En U.R.S.S., la typologie est une science autonome groupant différentes disciplines : biométrie, morphologie structurale, biologie, endocrinologie, croissance, indiciologie, représentation graphique, statistique, pédologie, hébélogie, caractérologie. On est allé plus loin et certains auteurs américains (Sheldon) ont voulu rechercher ses origines dans le développement embryonnaire et la prédominance de tendances ectodermiques, méso et entodermiques, recherchée dans les 7 segments du corps.
En France, Dublineau (v. son rapport au XLVe Congrès des Aliénistes et Neurologistes, 1947), qui s’est attaché particulièrement à la biotypologie sous tous ses aspects, a demandé à la pédologie quelques indications. Il pense que l’évolution de l’enfant, au sein du milieu cosmique et social, passe par plusieurs phases critiques mettant à l’épreuve sa résistance physique et morale et suivies de paliers dans lesquels il fait son adaptation. Il dégage ainsi des types résistantiels et des types adaptatifs (thymiques), soit en hyper, soit en hypo, et auxquels correspondraient des dispositions morphologiques ou somatiques spéciales.
Les écoles anthropologiques italiennes ou belges ont beaucoup étudié le criminel au point de vue typologique. Elles ont pu dégager quelques types avec leurs stigmates propres. Un courant réciproque d’information s’est établi entre la typologie et la psychopathologie.
À cet égard, l’une des tendances les plus représentatives de la typologie contemporaine fut l’œuvre de Kretschmer sur les correspondances entre certains types morphologiques et certaines constitutions mentales. Il décrivit les cycloïdes et les cyclothymes d’une part, les schizoïdes et les schizothymes d’autre part (v. ces mots); les premiers correspondant à un type morphologique « bréviligne », « pycnique », les seconds à un type longiligne, « leptosome » avec variétés asthéniques et athlétiques.
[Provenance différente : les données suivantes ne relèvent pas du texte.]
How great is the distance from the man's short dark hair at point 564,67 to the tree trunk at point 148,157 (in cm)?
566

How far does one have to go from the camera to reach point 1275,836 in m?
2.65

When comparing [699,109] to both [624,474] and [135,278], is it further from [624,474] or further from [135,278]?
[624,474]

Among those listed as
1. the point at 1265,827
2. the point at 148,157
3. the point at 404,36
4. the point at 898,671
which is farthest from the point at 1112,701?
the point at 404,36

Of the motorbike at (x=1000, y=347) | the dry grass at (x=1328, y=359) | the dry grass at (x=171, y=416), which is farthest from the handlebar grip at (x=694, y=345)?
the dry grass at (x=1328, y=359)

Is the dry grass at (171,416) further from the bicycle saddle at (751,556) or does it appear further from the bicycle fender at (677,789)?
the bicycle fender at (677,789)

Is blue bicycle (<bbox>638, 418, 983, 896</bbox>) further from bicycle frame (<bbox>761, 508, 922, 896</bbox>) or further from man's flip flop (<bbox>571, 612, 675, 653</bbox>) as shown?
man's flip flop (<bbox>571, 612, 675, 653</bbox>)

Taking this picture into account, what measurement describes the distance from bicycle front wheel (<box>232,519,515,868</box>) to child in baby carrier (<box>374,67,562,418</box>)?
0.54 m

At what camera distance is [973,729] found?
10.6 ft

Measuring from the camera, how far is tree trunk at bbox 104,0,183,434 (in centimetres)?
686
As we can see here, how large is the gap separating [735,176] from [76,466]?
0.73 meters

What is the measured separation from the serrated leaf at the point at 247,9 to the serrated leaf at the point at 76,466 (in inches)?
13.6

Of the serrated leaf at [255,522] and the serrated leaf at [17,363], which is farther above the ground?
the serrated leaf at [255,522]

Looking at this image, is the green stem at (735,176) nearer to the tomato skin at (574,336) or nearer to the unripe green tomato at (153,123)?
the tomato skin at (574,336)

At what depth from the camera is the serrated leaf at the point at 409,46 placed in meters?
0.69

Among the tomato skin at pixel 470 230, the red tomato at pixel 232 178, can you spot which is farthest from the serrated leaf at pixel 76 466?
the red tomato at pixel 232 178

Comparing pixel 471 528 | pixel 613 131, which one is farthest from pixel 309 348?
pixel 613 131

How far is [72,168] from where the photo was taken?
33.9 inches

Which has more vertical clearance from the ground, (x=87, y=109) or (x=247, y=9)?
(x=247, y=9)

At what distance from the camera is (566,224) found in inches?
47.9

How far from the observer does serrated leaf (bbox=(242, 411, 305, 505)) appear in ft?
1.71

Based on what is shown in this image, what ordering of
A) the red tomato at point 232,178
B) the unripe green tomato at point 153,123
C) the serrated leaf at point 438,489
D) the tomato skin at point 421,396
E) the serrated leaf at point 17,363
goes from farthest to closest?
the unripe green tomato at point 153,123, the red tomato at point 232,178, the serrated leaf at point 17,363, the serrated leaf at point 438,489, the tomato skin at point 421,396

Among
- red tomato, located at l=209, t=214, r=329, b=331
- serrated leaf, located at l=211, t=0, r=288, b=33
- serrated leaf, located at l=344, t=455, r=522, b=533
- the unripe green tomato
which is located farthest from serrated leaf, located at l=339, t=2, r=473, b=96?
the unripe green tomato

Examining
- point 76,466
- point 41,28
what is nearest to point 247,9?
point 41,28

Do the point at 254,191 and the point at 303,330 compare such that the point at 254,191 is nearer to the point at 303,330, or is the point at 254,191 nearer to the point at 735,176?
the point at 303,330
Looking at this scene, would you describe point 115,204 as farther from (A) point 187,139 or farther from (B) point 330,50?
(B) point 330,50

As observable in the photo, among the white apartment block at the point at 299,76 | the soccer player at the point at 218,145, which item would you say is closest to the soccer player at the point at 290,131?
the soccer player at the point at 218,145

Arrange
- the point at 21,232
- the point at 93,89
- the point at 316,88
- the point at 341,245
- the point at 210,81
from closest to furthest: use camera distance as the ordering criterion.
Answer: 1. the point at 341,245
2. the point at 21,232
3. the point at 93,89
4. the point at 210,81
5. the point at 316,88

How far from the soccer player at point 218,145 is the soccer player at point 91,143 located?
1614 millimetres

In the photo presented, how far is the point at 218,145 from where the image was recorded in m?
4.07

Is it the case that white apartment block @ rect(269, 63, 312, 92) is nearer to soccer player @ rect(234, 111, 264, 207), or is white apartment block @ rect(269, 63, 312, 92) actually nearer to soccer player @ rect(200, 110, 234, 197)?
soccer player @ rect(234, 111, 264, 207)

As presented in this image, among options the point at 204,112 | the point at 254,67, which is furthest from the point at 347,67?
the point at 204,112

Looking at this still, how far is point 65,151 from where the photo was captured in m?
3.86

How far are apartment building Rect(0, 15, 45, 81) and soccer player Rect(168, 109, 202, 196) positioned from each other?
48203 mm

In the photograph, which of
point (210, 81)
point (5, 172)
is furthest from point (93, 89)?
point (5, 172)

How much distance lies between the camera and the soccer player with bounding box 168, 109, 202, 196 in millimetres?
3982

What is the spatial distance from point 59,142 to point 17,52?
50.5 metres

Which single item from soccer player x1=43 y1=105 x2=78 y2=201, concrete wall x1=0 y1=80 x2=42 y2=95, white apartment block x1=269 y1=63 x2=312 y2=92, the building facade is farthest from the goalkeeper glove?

Bleuler, prenant en considération le comportement de l’individu vis-à-vis du milieu ambiant, substitua le terme de syntonie à celui de cycloïdie.
Cette conception de typologie constitutionnelle n’a fait que s’enrichir depuis par les apports de la psychopathologie et la pratique des tests de personnalité, en particulier de Rorschach. On doit à E. Minkowski et Fr. Minkowska l’adjonction d’un troisième type constitutionnel : le type épileptoïde ou glischroïde; morphologiquement, ces sujets ont quelque chose de « pesant », de « lourd », de « mastoc » en eux, particularités qui viennent s’ajouter à la « tête carrée des épileptiques » des anciens auteurs, en en constituant l’aspect « typique »; leur constitution psychique et bipolaire présent un pôle adhésif (bradypsychie, viscosité affective) et un pôle explosif (décharges de violence ou de colère, fugues). Ces auteurs insistent beaucoup sur le comportement affectif des divers types vis-à-vis du monde qui les entoure, chacun ayant en propre sa « vision du monde et des formes » (type « rationnel » du schizoïde, type « sensoriel » de l’épileptoïde.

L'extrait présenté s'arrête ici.